Unklare Lage in der EU

Der Klage gegen Clearview AI hatte sich die britische Menschenrechtsorganisation Privacy International angeschlossen. Der Programmdirektor Tom West begrüßt das Urteil: Nur weil ein Unternehmen mit ausländischen Strafverfolgungsbehörden oder nationalen Sicherheitsbehörden zusammenarbeite, könne es sich nicht dem Datenschutzrecht entziehen. „Es wäre ein massives Problem, wenn diese Behörden aufdringliche Datenverarbeitungen an private Akteure auslagern könnten, die nicht unter das Gesetz fallen“, so West.

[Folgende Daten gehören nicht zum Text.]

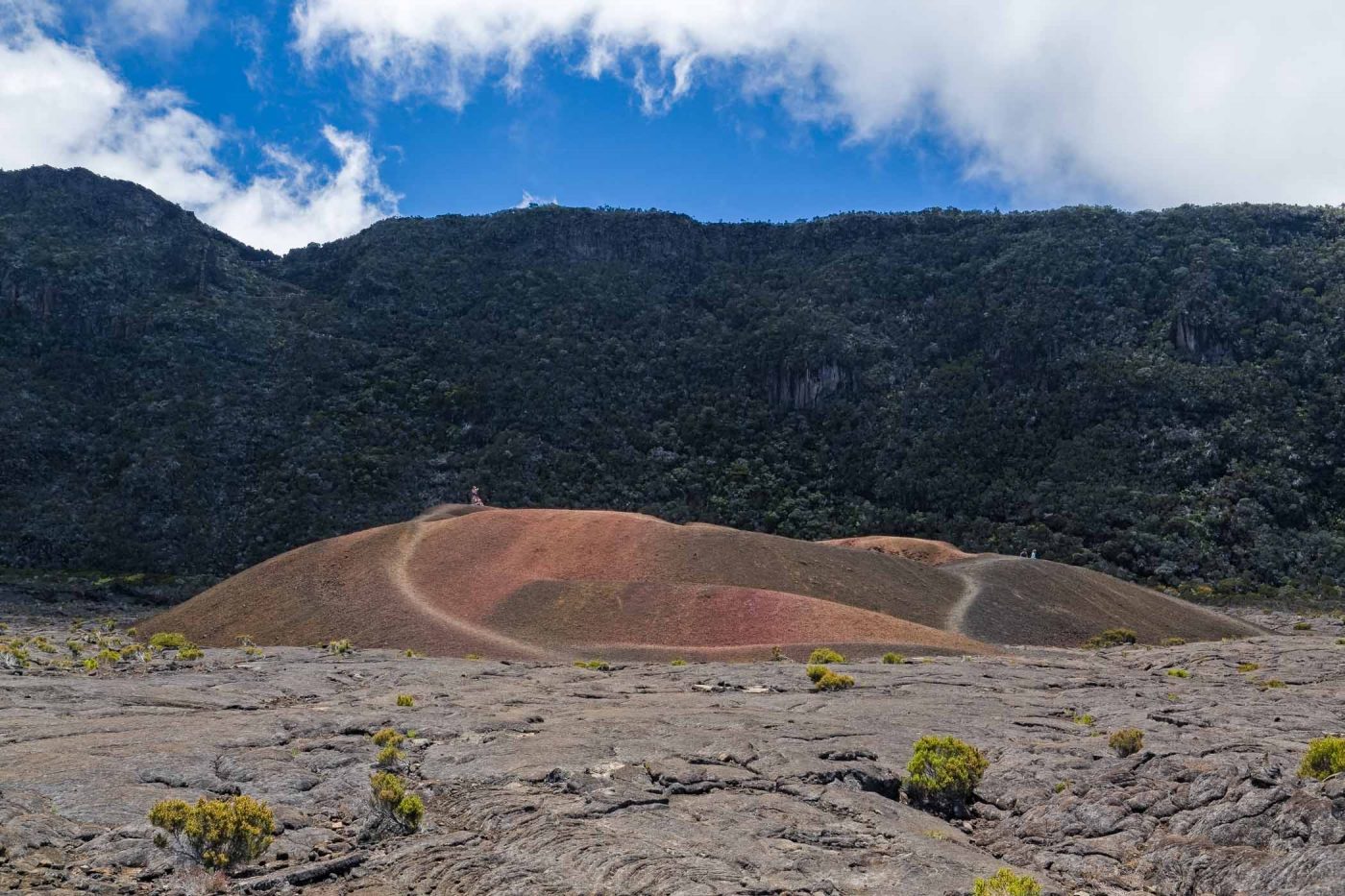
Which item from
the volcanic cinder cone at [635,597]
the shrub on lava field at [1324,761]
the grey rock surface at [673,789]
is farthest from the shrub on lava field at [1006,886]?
the volcanic cinder cone at [635,597]

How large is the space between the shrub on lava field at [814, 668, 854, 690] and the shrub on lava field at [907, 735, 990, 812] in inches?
377

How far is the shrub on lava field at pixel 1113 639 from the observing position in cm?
4528

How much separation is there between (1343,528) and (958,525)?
96.3ft

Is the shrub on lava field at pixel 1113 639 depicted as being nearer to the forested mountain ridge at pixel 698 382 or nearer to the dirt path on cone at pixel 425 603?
the dirt path on cone at pixel 425 603

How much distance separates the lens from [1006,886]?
10.9 metres

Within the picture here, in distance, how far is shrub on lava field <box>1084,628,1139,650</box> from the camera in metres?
45.3

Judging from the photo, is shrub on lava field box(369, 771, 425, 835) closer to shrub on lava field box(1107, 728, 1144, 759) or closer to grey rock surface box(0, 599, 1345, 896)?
grey rock surface box(0, 599, 1345, 896)

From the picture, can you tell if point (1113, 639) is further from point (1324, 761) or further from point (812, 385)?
point (812, 385)

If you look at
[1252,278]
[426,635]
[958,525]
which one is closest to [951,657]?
[426,635]

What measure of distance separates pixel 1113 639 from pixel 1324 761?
35.3 meters

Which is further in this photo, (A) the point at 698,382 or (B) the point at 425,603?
(A) the point at 698,382

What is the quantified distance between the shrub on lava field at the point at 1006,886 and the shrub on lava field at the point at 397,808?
7.12 meters

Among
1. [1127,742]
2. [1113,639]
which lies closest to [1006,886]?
[1127,742]

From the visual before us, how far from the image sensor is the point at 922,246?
407 ft
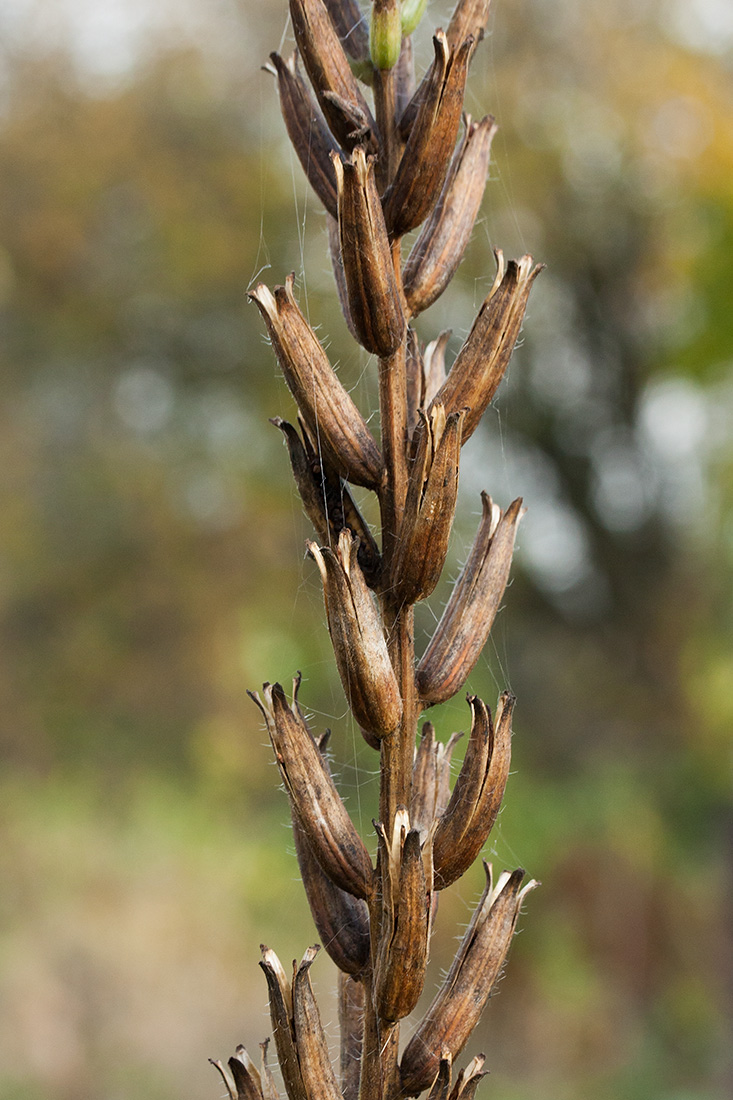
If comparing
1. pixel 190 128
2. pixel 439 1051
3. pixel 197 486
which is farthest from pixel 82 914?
pixel 439 1051

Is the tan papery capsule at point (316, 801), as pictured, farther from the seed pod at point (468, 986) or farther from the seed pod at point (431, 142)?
the seed pod at point (431, 142)

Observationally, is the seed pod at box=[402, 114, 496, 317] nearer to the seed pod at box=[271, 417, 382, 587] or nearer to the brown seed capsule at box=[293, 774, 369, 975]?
the seed pod at box=[271, 417, 382, 587]

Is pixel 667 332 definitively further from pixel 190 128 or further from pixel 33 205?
pixel 33 205

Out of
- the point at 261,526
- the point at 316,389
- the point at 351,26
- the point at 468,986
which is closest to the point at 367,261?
the point at 316,389

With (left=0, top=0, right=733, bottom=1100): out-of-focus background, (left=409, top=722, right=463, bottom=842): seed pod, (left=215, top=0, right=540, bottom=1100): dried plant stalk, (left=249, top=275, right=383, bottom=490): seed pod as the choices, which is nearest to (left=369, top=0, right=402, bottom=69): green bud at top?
(left=215, top=0, right=540, bottom=1100): dried plant stalk

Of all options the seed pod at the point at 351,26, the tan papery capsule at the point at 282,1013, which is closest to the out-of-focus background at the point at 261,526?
the seed pod at the point at 351,26

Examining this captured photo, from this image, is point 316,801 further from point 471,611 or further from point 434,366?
point 434,366
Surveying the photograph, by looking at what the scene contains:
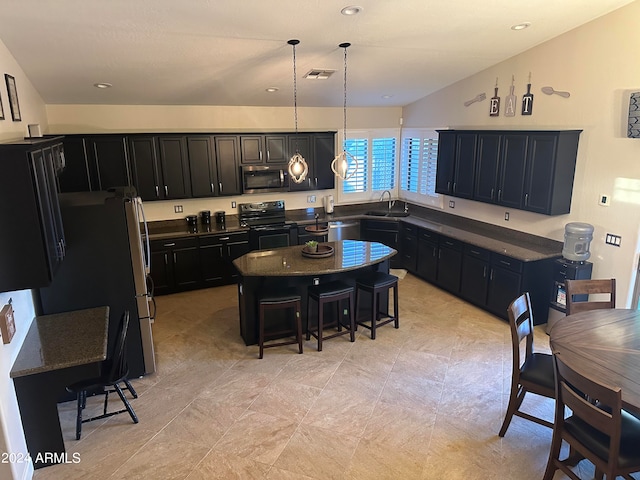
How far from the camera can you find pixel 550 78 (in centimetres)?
493

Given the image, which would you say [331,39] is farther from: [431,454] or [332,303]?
[431,454]

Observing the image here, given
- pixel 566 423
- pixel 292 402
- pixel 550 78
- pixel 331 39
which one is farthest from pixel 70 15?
pixel 550 78

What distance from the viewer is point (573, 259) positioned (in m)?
4.69

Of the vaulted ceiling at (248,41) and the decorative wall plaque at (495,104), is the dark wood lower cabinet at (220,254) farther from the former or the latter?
the decorative wall plaque at (495,104)

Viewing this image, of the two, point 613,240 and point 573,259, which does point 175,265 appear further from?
point 613,240

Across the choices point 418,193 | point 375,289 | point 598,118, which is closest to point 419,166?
point 418,193

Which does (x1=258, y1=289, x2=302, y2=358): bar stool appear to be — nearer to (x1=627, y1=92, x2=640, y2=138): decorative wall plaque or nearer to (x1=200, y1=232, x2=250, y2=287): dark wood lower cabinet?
(x1=200, y1=232, x2=250, y2=287): dark wood lower cabinet

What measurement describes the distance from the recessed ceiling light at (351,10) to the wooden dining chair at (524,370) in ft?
Result: 8.98

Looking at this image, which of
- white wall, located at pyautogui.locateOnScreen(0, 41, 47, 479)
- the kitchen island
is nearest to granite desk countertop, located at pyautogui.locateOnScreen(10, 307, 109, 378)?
white wall, located at pyautogui.locateOnScreen(0, 41, 47, 479)

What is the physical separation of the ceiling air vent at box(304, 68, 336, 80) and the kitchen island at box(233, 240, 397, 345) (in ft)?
7.42

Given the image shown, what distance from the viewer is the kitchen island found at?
4406 mm

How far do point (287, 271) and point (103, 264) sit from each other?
1730mm

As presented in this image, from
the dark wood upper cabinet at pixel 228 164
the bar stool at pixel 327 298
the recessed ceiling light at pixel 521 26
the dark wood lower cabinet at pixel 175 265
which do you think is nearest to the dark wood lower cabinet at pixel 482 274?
the bar stool at pixel 327 298

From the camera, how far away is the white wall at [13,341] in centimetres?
262
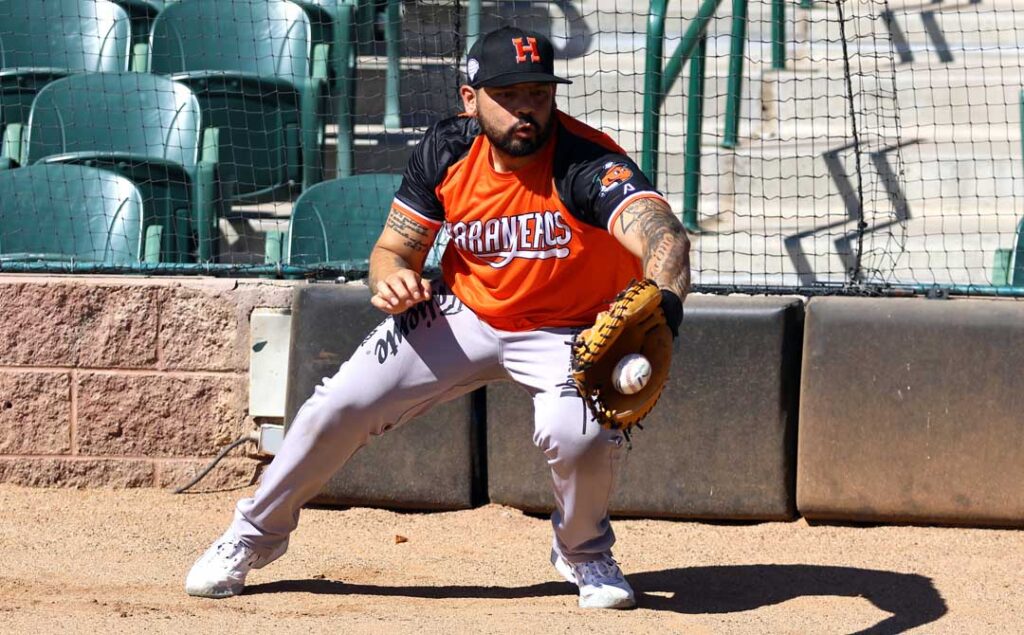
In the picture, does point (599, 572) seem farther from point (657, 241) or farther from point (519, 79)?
point (519, 79)

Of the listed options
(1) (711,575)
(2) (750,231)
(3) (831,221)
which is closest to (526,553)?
(1) (711,575)

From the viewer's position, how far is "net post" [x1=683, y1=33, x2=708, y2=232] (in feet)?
20.3

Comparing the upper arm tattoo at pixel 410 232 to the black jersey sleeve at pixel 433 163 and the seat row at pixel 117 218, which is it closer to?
the black jersey sleeve at pixel 433 163

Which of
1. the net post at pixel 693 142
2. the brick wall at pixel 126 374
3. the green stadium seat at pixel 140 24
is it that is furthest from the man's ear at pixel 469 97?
the green stadium seat at pixel 140 24

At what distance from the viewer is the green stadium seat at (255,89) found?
6.31 meters

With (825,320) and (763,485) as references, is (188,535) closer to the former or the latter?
(763,485)

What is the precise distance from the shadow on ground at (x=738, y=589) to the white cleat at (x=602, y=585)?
13cm

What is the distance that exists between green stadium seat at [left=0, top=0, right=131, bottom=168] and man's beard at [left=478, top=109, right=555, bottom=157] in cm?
370

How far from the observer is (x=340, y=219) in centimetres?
572

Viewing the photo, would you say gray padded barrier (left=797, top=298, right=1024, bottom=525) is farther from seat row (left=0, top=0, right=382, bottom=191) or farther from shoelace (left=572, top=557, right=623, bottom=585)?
seat row (left=0, top=0, right=382, bottom=191)

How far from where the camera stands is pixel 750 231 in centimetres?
623

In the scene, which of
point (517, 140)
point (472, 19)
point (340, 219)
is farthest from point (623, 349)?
point (472, 19)

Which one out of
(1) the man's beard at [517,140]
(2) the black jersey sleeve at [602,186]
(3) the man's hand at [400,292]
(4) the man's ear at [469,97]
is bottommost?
(3) the man's hand at [400,292]

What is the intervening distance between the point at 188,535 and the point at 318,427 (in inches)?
49.4
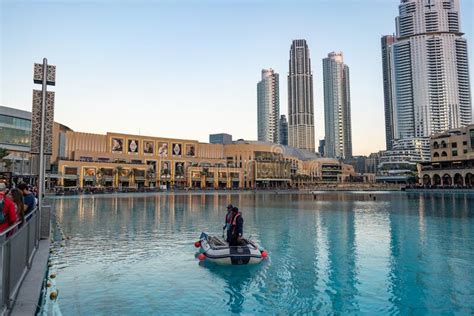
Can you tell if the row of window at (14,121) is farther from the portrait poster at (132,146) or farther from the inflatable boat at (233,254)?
the inflatable boat at (233,254)

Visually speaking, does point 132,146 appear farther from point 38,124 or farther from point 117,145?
point 38,124

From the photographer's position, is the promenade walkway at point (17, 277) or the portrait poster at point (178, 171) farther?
the portrait poster at point (178, 171)

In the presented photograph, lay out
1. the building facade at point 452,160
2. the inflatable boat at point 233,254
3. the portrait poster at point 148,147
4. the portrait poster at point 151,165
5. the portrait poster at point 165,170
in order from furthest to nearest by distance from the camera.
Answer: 1. the portrait poster at point 148,147
2. the portrait poster at point 165,170
3. the portrait poster at point 151,165
4. the building facade at point 452,160
5. the inflatable boat at point 233,254

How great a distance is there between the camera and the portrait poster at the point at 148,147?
154m

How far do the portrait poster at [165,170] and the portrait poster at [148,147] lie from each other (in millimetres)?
6638

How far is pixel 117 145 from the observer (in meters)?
147

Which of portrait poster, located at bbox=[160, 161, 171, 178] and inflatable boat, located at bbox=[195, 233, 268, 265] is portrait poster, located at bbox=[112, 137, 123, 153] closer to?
portrait poster, located at bbox=[160, 161, 171, 178]

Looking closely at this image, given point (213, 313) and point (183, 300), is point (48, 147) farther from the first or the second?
point (213, 313)

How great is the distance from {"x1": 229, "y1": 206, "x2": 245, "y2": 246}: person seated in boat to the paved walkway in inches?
294

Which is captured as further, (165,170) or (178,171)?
(178,171)

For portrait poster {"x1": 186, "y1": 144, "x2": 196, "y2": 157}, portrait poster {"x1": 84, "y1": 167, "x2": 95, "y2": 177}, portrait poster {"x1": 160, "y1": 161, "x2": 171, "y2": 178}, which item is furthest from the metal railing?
portrait poster {"x1": 186, "y1": 144, "x2": 196, "y2": 157}

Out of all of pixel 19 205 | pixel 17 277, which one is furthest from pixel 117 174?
pixel 17 277

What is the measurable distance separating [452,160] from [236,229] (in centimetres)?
12536

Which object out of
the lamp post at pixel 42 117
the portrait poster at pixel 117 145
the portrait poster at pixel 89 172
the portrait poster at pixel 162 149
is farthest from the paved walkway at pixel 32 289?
the portrait poster at pixel 162 149
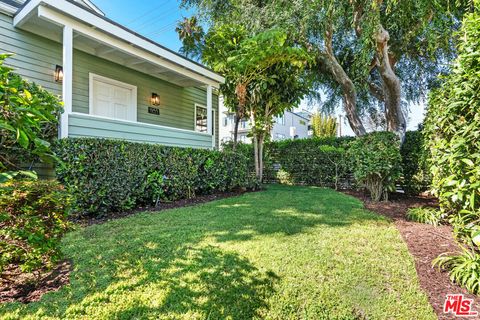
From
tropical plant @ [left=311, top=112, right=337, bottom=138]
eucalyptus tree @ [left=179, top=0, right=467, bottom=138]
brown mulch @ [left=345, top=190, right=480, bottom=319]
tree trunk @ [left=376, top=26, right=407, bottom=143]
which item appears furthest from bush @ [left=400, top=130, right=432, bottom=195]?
tropical plant @ [left=311, top=112, right=337, bottom=138]

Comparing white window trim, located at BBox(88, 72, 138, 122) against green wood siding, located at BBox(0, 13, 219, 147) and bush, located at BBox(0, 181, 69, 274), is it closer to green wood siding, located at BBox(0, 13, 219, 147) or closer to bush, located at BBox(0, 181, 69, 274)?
green wood siding, located at BBox(0, 13, 219, 147)

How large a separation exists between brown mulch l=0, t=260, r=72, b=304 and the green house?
2775mm

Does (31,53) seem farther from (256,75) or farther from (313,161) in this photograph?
(313,161)

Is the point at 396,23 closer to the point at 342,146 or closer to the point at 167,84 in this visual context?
the point at 342,146

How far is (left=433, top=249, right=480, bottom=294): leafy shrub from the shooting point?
2145 mm

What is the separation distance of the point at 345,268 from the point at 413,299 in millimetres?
547

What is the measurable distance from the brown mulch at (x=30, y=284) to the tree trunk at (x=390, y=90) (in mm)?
7695

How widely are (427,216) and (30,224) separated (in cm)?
495

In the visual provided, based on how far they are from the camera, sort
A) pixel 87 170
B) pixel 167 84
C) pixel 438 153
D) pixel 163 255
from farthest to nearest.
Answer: pixel 167 84
pixel 87 170
pixel 438 153
pixel 163 255

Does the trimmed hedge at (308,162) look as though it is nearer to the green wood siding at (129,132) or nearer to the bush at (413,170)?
the bush at (413,170)

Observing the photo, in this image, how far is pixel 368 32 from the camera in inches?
243

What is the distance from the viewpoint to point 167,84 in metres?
8.59

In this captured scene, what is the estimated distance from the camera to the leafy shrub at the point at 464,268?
2145 mm

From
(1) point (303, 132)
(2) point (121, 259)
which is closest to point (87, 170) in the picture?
(2) point (121, 259)
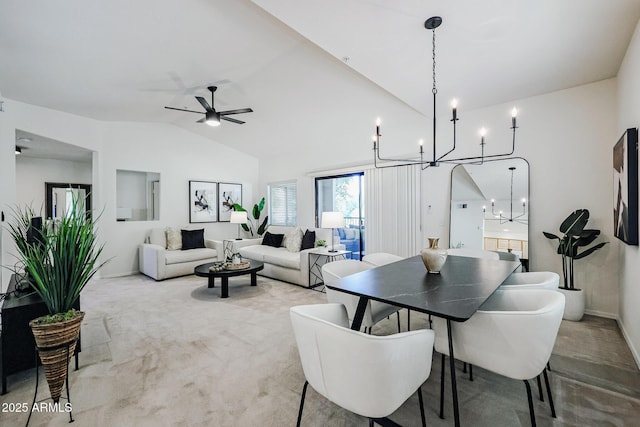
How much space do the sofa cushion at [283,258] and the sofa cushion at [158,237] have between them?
2.27m

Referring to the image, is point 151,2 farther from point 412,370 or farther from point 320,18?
point 412,370

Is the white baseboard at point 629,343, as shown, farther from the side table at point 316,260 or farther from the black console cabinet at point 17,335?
the black console cabinet at point 17,335

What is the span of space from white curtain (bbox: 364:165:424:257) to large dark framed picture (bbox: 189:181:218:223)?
149 inches

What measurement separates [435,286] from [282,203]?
19.0 feet

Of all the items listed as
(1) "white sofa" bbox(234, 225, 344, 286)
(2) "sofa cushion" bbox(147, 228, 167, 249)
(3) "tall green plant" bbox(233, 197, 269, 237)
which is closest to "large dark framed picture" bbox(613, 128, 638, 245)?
(1) "white sofa" bbox(234, 225, 344, 286)

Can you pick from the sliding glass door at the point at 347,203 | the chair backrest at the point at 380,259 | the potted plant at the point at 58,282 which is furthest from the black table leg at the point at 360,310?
the sliding glass door at the point at 347,203

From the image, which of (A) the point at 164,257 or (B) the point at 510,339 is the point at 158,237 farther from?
(B) the point at 510,339

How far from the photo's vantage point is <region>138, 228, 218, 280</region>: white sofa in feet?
16.5

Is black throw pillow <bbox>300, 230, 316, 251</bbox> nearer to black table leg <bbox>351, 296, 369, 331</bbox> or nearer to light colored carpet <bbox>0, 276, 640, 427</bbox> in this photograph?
light colored carpet <bbox>0, 276, 640, 427</bbox>

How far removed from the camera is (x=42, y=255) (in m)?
1.79

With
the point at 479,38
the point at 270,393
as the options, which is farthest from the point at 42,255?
the point at 479,38

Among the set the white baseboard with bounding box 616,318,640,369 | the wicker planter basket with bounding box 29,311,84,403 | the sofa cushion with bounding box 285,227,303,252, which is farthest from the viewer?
the sofa cushion with bounding box 285,227,303,252

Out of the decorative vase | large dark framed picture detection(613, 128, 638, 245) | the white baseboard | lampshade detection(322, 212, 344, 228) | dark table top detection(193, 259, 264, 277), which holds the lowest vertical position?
the white baseboard

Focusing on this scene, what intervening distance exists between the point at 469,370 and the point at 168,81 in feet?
15.8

Auseinandersetzungen rund um den Einsatz biometrischer Massenüberwachung könnten durchaus auch in der EU bevorstehen. Die im Vorjahr in Kraft getretene KI-Verordnung enthält zwar eine Reihe an Schutzvorkehrungen, räumt aber Ermittlungsbehörden Ausnahmen bei der biometrischen Identifikation ein. Sogar die als besonders gefährlich geltende Echtzeit-Überwachung ist nicht komplett verboten. Wie groß der Spielraum für EU-Behörden tatsächlich ist, bleibt allerdings noch unklar.

Genau das loten derzeit eine Reihe an EU-Ländern aus, darunter auch Deutschland. So will das Bundesinnenministerium die Hürden für den Einsatz von Gesichter-Suchmaschinen im Asylverfahren weiter senken. Zugleich sollen Bundeskriminalamt und Bundespolizei künftig kommerzielle Gesichtersuchmaschinen wie Clearview oder PimEyes im Polizeialltag nutzen können, geht es nach Innenminister Alexander Dobrindt (CSU). Auf der Wunschliste stehen zudem weitere Datenanalysetools, etwa Palantir aus dem Hause des Trump-Verbündeten Peter Thiel.

Gegen die Pläne regt sich zunehmend Widerstand aus der Zivilgesellschaft. Erst heute haben die Nichtregierungsorganisationen AlgorithmWatch, Amnesty International, der Chaos Computer Club und die Gesellschaft für Freiheitsrechte gemeinsam mit dem ehemaligen Bundesbeauftragten für den Datenschutz und die Informationsfreiheit, Ulrich Kelber, ihre Zweifel an deren Rechtmäßigkeit deutlich gemacht. In der vorliegenden Form wären die Gesetzentwürfe nicht mit EU-Recht vereinbar, so die Expert:innen.